Editor’s note: This article appeared in the Jan. 11, 1993 issue of Fortune as part of the article “The king is dead.“
When directors lose confidence in a CEO, how should they proceed? Should they boot him so fast and hard that all he leaves behind is a smoking silhouette in the boardroom door? Or should they employ the genteel arts of reason, angling not just for a resignation but for the victim’s collaboration in his own demise? When FORTUNE put the topic to directors, lawyers, scholars, historians, experts on organizational behavior, and, several CEOs (including booters and the booted), we found surprising unanimity on the right and wrong ways to conduct a coup:
Don’t be in a hurry. A good coup takes time. Says Eugene Jennings, professor emeritus of business administration at Michigan State University: “It’s paramount that the board maintain the appearance of control. They can’t let the media or the shareholders set their agenda.” Agrees lawyer Arthur Fleischer Jr., adviser to many boards: “What you’re trying to do, as a board, is maintain a sense of an institution functioning well and on schedule.”
For reasons of conscience (and to protect yourself from being sued for defamation or wrongful discharge), make sure the company’s underperformance really is the CEO’s fault. Remember, too, that directors often feel indebted to the CEO who recruited them. Charles, O’Reilly, professor of business at the Haas School at Berkeley, likens the situation to a Tupperware party. “The CEO invited you; he’s serving you coffee and cake.” You kind of hate to put a bullet in him.
The dean typically begins with informal parleys with fellow outside directors—over drinks, a meal, a game of golf. Says Walter Wriston, who is a director of ten companies: “The only thing to do is have a quiet dinner to talk the problem over.” Explains Walter F. Loeb, of the Ames Department Store board that booted out CEO Stephen Pistner in December: “The conversations must take place entirely in secret. Don’t take notes. Not taking them allows everybody to speak more freely.”

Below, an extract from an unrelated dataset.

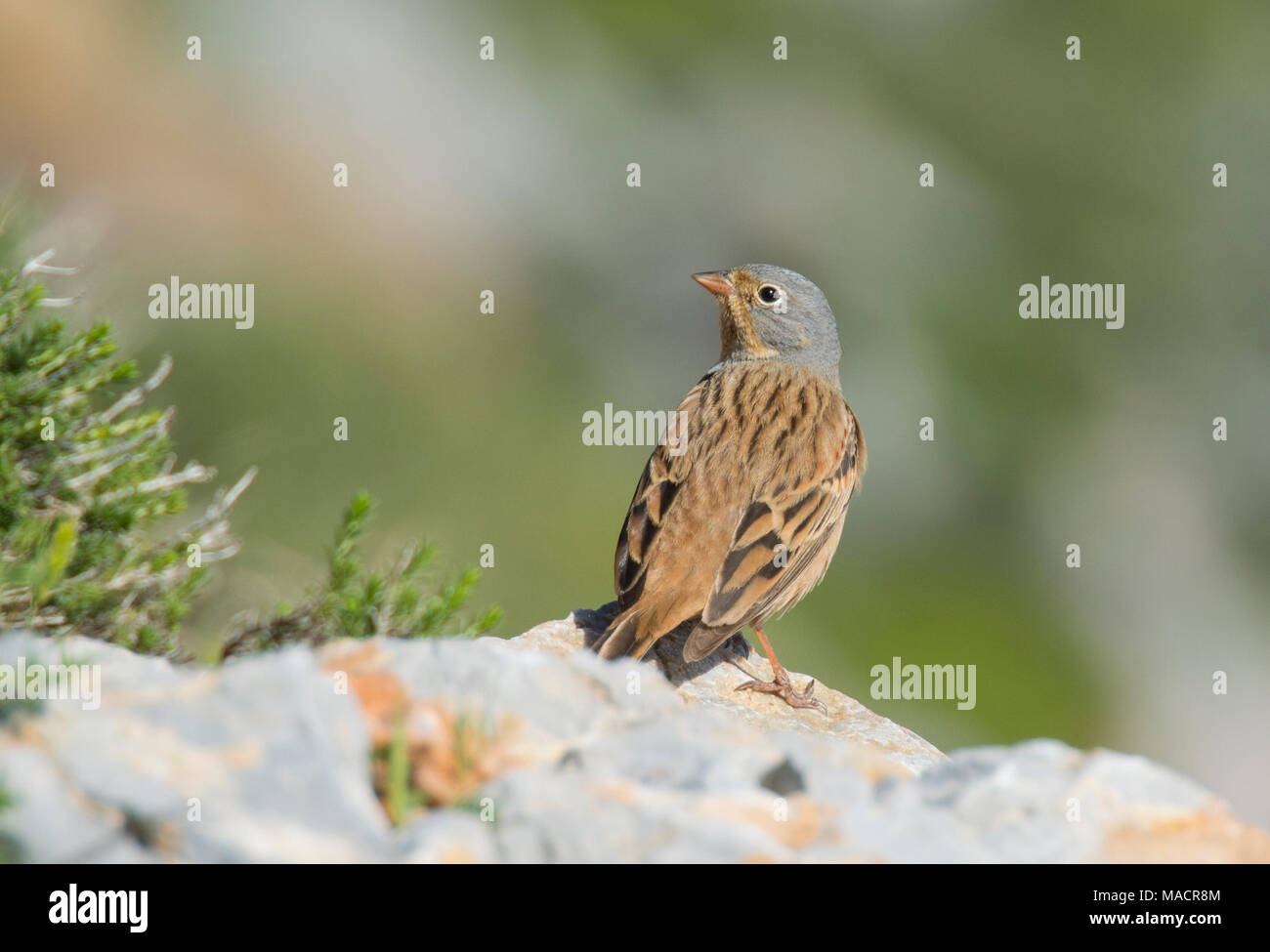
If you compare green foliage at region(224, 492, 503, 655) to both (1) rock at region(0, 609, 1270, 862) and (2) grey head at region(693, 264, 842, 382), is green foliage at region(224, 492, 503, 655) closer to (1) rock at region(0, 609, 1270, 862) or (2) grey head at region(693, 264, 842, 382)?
(1) rock at region(0, 609, 1270, 862)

Eventually the dean may communicate the outsiders’ displeasure to the CEO, to give him a chance to shape up. If he does not, the board is then free, ethically, to shoot him. In cases where the company’s performance is merely bad (not atrocious), evidence of the CEO’s unfitness needs to be accumulated. His vacation may prove the ideal time to gather ammunition. This often happens in the political sphere, says Robert Conquest, a Hoover Institution Fellow: “One day Khrushchev was the big guy, getting greetings from cosmonauts in space.
Finally the day of execution arrives. Who should pull the trigger? The job is best left to those who know the CEO well. Says Emory University business professor Jeffrey Sonnenfeld: “Two or three of his friends from the board take him out to dinner, tell him, and listen to him vent.” Having more than one director present is advisable, since it reduces the likelihood of arguments later over what was said.
During the killing session, it’s wise to belabor the CEO only with failings he can’t dispute. James Calvert, chairman of Aqua-Chern, a maker of boilers in Milwaukee, had to remove the head of a company he will describe only as “an NYSE-traded manufacturer with $300 million in sales.” He and his fellow directors believed the CEO had been abusing his expense account. But they confronted him with only one fact: Profits had been sliding for several years.
Okay, you’ve shot him. He’s vented. He’s compliant. At this moment, just as you taketh with one hand, you probably should giveth with the other. Being magnanimous in his defeat can defuse a potential problem. He’s out as CEO but, if he wants to be a sorehead, he can linger as a member of the board; you can’t vote him off. And he can do worse. After Foremost-McKesson booted CEO Rudy Drews in 1974, he returned arm in arm with Victor Posner, who launched an unsuccessful takeover attempt.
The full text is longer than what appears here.